Opinión
El telescopio sin pedestal
lunes 8 diciembre, 2025
Antonio Sánchez Alarcón
A la ciencia se le ha dado un lugar sagrado. Se le mira con devoción, como si fuera una revelación sin errores, una voz que viene de más allá del tiempo. Pero la ciencia no cae del cielo: Se construye con manos humanas, en momentos concretos, con intereses definidos. No es un oráculo eterno. Es un telescopio: Útil, potente, fascinante… pero hecho de vidrio, metal y contexto.
Cuando se habla de “la ciencia” en abstracto, como si fuera una señora con bata blanca que todo lo sabe, se comete una ingenuidad peligrosa. Se olvida que cada descubrimiento científico tiene una fecha, un idioma, un conflicto detrás. Que ninguna ciencia nace de la nada, y que sus verdades —por muy sólidas que parezcan— no están escritas en mármol, sino en papel.
La idea de ciencia como construcción histórico-material nos obliga a bajarla del pedestal. No para despreciarla, sino para comprenderla mejor. La física moderna, por ejemplo, no podría existir sin los instrumentos creados en el siglo XVII ni sin el capitalismo que impulsó ciertos desarrollos tecnológicos. La biología evolucionista no flota en el vacío: Está anclada a debates, a resistencias religiosas, a condiciones sociales específicas. Lo mismo con la medicina, la astronomía o incluso las matemáticas.
Esto no quiere decir que la ciencia sea pura ideología o manipulación. Tampoco que todas las “verdades” sean relativas. Significa algo más incómodo: Que el conocimiento nace dentro de la historia, no fuera de ella. Que cada sistema científico es una respuesta —más o menos precisa— a los problemas de su tiempo. Y que sus límites son tan reales como sus logros.
Pensemos en la medicina del siglo XIX: Tenía respuestas para enfermedades que hoy son triviales, pero era ciega ante cosas como la salud mental o la nutrición infantil. No porque los médicos fueran menos inteligentes, sino porque sus herramientas, su lenguaje y sus prioridades eran otros. Es fácil juzgar desde el presente, pero más útil es entender que nuestra ciencia de hoy será, mañana, otra antigüedad.
Aceptar esto tiene consecuencias. Primero, nos vacuna contra el dogmatismo científico, esa arrogancia que convierte a algunos científicos en sacerdotes. Segundo, nos prepara para el cambio: Lo que hoy es cierto, mañana puede reformularse. No porque la realidad cambie caprichosamente, sino porque la manera en que la entendemos depende de nuestras condiciones materiales.
Y en tercer lugar, nos permite ver que la ciencia no es una torre de marfil, sino una red de prácticas, instituciones, intereses y conflictos. Laboratorios, patentes, universidades, financiamientos, agendas políticas. Todo eso forma parte del tejido en el que se fabrica el conocimiento.

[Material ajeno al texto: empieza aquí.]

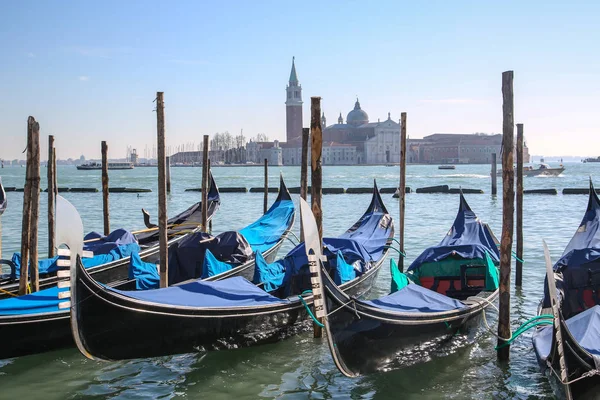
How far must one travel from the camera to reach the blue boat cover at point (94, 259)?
4.83 m

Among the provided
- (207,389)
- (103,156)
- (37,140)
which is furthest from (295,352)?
(103,156)

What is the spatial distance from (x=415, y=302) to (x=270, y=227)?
3750 mm

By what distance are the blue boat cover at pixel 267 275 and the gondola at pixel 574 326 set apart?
169 cm

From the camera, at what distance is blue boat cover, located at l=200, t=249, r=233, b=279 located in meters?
4.78

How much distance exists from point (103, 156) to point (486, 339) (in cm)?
548

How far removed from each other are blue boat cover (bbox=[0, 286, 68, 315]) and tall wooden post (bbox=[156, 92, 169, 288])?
0.85 meters

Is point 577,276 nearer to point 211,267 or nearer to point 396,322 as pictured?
point 396,322

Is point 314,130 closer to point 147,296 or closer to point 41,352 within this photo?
point 147,296

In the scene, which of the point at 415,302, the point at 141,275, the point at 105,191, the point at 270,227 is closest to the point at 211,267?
the point at 141,275

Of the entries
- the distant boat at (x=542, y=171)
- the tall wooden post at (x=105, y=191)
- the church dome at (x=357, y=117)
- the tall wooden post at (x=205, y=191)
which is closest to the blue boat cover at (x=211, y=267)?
the tall wooden post at (x=205, y=191)

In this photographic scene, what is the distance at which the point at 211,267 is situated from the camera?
482 centimetres

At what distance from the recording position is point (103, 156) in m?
8.19

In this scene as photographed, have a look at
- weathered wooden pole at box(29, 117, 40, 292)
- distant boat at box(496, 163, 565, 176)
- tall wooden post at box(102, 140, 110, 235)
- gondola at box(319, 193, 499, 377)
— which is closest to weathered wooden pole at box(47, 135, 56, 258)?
tall wooden post at box(102, 140, 110, 235)

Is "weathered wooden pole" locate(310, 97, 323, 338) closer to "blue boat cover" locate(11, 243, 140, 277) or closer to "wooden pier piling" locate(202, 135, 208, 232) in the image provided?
"blue boat cover" locate(11, 243, 140, 277)
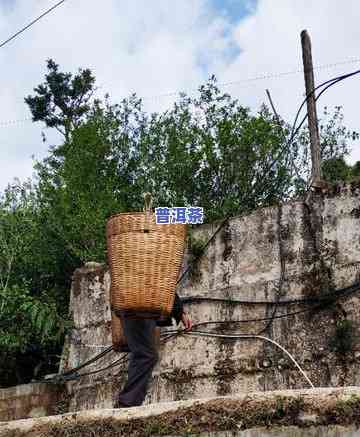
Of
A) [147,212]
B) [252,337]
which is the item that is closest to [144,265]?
[147,212]

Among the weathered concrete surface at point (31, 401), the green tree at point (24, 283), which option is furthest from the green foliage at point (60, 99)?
the weathered concrete surface at point (31, 401)

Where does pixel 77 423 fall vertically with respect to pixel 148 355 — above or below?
below

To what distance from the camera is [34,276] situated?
17.9 meters

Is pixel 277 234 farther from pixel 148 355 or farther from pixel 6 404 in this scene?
pixel 6 404

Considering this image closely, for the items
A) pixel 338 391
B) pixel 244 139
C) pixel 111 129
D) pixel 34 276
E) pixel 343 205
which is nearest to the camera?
pixel 338 391

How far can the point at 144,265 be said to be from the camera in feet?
17.2

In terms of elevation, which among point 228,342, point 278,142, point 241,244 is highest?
point 278,142

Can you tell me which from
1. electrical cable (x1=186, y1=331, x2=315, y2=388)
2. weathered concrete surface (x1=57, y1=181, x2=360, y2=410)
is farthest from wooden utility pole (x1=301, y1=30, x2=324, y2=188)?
electrical cable (x1=186, y1=331, x2=315, y2=388)

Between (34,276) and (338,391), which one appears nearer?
(338,391)

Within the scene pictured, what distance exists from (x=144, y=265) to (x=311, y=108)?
4.45 meters

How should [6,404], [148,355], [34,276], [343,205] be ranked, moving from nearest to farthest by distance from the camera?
[148,355], [343,205], [6,404], [34,276]

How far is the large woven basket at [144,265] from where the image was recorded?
520 centimetres

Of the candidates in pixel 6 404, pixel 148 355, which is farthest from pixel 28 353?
pixel 148 355

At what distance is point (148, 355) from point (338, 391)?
5.18 feet
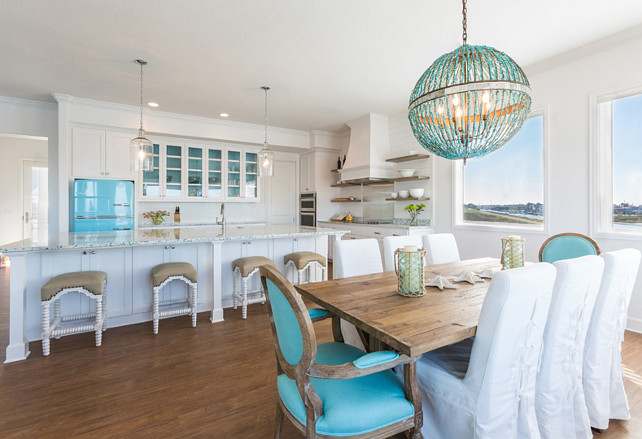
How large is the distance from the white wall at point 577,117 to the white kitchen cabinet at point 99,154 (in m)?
5.34

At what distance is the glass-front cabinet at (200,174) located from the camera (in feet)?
17.4

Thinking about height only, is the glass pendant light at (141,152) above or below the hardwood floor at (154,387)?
above

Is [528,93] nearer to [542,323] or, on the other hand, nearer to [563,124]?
[542,323]

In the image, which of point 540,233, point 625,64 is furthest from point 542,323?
point 625,64

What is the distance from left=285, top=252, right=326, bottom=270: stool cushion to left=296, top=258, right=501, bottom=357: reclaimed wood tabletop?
4.79ft

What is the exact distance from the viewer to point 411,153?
4.88 m

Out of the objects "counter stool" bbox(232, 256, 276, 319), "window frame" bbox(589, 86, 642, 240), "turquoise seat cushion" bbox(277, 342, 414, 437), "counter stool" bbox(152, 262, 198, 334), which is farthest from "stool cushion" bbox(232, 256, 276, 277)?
"window frame" bbox(589, 86, 642, 240)

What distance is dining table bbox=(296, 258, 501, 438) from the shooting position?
45.2 inches

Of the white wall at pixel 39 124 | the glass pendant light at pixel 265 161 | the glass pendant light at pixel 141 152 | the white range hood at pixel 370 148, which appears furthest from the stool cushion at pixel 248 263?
the white wall at pixel 39 124

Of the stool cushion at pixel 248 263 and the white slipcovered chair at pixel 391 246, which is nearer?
the white slipcovered chair at pixel 391 246

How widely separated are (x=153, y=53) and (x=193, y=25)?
29.6 inches

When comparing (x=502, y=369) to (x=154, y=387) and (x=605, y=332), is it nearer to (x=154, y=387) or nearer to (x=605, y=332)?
(x=605, y=332)

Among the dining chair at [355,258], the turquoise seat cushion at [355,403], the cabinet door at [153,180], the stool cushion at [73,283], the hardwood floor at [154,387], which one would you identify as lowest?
the hardwood floor at [154,387]

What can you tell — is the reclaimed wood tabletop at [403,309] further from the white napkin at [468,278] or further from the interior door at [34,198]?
the interior door at [34,198]
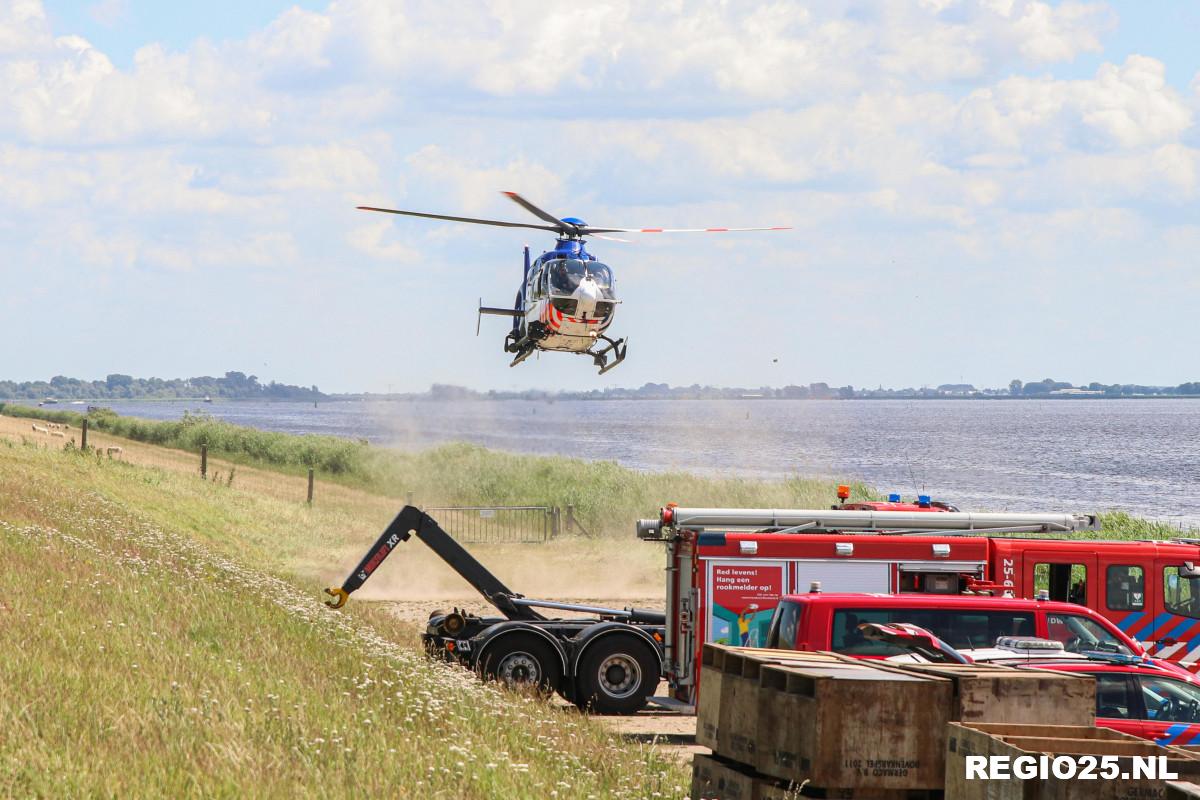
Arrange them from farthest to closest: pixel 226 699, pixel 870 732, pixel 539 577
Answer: pixel 539 577, pixel 226 699, pixel 870 732

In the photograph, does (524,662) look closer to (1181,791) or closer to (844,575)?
(844,575)

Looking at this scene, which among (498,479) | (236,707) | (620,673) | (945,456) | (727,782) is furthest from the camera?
(945,456)

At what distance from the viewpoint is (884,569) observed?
15945 millimetres

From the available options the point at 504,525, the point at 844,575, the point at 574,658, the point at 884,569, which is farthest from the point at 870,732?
the point at 504,525

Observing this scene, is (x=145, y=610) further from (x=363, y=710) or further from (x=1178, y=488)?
(x=1178, y=488)

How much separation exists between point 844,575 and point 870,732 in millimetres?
7454

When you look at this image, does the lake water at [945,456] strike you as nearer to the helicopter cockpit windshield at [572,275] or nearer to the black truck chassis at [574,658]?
the helicopter cockpit windshield at [572,275]

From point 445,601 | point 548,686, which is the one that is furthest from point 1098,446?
point 548,686

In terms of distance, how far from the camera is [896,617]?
43.6 ft

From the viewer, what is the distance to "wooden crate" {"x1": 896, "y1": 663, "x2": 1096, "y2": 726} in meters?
8.52

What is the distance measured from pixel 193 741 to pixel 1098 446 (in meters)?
141

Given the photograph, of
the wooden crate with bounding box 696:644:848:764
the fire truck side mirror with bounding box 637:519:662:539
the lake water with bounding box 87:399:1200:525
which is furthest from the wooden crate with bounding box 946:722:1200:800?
the lake water with bounding box 87:399:1200:525

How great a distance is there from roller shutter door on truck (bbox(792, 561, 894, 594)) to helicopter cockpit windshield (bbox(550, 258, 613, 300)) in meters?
13.0

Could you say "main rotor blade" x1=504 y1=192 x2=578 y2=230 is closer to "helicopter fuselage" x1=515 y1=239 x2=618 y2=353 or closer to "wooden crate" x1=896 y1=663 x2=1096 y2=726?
"helicopter fuselage" x1=515 y1=239 x2=618 y2=353
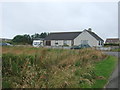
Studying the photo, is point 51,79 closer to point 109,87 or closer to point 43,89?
point 43,89

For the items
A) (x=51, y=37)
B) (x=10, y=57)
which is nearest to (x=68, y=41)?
(x=51, y=37)

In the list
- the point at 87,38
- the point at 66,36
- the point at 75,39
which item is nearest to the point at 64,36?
the point at 66,36

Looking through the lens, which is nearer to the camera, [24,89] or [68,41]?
[24,89]

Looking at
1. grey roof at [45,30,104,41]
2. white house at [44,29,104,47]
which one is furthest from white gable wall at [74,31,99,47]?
grey roof at [45,30,104,41]

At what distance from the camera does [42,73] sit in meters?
6.35

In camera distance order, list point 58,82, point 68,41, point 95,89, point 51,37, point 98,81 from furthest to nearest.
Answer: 1. point 51,37
2. point 68,41
3. point 98,81
4. point 95,89
5. point 58,82

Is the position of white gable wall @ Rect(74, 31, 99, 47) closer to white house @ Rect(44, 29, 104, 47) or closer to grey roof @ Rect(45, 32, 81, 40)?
white house @ Rect(44, 29, 104, 47)

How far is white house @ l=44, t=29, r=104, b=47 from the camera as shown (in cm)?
4678

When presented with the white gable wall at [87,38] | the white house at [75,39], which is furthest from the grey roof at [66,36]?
the white gable wall at [87,38]

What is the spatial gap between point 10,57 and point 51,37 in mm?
46663

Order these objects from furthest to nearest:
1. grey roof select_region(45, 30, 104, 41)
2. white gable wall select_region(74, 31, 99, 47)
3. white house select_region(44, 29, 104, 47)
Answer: grey roof select_region(45, 30, 104, 41) < white house select_region(44, 29, 104, 47) < white gable wall select_region(74, 31, 99, 47)

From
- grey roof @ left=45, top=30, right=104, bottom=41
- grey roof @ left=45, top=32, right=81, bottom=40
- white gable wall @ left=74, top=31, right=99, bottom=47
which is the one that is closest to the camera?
white gable wall @ left=74, top=31, right=99, bottom=47

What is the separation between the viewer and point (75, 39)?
48.5 meters

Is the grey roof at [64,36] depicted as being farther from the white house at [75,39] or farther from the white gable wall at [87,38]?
the white gable wall at [87,38]
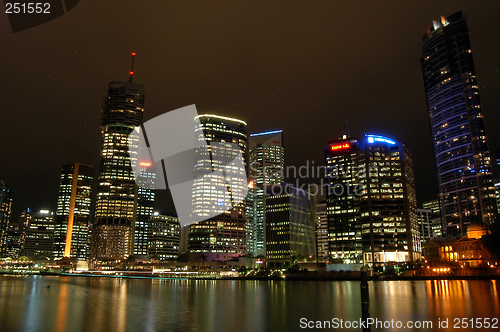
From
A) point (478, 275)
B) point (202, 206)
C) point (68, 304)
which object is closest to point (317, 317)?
point (68, 304)

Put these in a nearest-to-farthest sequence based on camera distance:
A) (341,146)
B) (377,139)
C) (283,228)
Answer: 1. (377,139)
2. (341,146)
3. (283,228)

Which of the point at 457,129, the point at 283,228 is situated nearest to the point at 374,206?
the point at 283,228

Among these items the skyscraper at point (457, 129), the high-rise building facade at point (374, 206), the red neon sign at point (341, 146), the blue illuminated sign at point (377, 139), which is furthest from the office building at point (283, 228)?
the skyscraper at point (457, 129)

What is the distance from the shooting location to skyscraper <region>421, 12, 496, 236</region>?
165 m

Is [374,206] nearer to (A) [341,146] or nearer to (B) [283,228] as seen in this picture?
(A) [341,146]

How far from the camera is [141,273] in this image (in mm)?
151250

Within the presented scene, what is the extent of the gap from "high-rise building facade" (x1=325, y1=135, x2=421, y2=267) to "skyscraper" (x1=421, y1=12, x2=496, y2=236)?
Result: 80.5 ft

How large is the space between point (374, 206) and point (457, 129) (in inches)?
2424

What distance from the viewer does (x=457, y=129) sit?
568 feet

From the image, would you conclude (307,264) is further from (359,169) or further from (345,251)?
(359,169)

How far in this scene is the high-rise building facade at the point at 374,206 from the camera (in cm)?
14462

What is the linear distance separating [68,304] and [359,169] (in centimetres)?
13425

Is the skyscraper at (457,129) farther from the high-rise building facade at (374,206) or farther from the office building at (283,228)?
the office building at (283,228)

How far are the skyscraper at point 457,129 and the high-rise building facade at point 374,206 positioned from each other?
24.5 metres
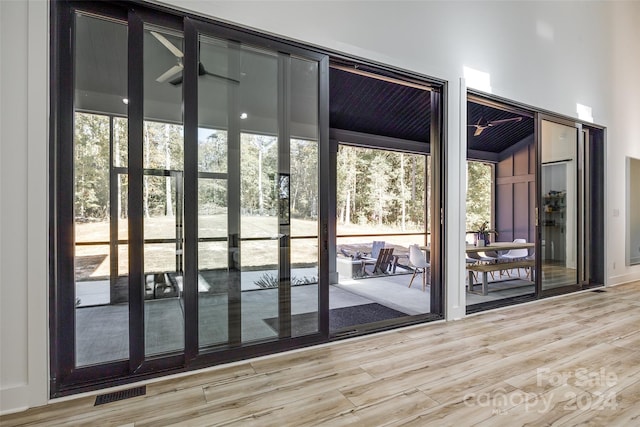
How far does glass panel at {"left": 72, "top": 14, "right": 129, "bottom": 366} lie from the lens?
2293 millimetres

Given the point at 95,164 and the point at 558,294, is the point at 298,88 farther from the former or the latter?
the point at 558,294

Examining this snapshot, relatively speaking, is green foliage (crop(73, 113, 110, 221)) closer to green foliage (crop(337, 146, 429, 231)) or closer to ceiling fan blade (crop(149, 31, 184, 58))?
ceiling fan blade (crop(149, 31, 184, 58))

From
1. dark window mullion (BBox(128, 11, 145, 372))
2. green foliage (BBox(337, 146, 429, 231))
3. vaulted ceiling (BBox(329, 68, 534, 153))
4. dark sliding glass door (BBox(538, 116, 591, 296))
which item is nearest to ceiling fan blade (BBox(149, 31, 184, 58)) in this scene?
dark window mullion (BBox(128, 11, 145, 372))

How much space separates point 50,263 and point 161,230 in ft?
2.21

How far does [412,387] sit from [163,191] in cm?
225

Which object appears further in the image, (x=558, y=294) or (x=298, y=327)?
(x=558, y=294)

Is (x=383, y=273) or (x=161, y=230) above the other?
(x=161, y=230)

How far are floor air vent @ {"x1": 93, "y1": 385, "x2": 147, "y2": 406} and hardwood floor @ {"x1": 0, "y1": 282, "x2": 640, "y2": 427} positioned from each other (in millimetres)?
48

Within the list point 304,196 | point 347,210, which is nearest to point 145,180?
point 304,196

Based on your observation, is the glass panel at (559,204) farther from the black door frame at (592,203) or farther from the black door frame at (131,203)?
the black door frame at (131,203)

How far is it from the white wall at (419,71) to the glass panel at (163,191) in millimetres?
447

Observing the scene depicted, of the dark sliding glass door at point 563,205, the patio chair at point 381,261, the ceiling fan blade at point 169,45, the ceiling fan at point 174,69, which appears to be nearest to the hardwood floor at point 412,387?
the dark sliding glass door at point 563,205

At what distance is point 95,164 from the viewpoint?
256 centimetres

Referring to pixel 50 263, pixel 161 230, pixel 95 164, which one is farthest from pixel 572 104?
pixel 50 263
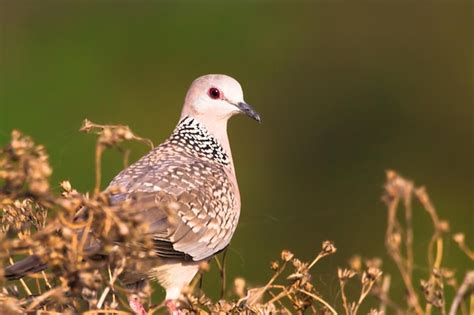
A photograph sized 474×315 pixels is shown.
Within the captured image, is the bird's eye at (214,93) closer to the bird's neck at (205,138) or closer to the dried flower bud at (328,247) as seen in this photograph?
the bird's neck at (205,138)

La ciencia no es la voz de la verdad. Es una forma poderosa de organizar saberes, de operar sobre la materia, de prever y transformar. Pero no está más allá del tiempo: Vive en él. Y si la filosofía tiene una tarea, es recordarnos eso: Que incluso el telescopio más preciso, por muy lejos que vea, sigue apoyado en un trípode de barro.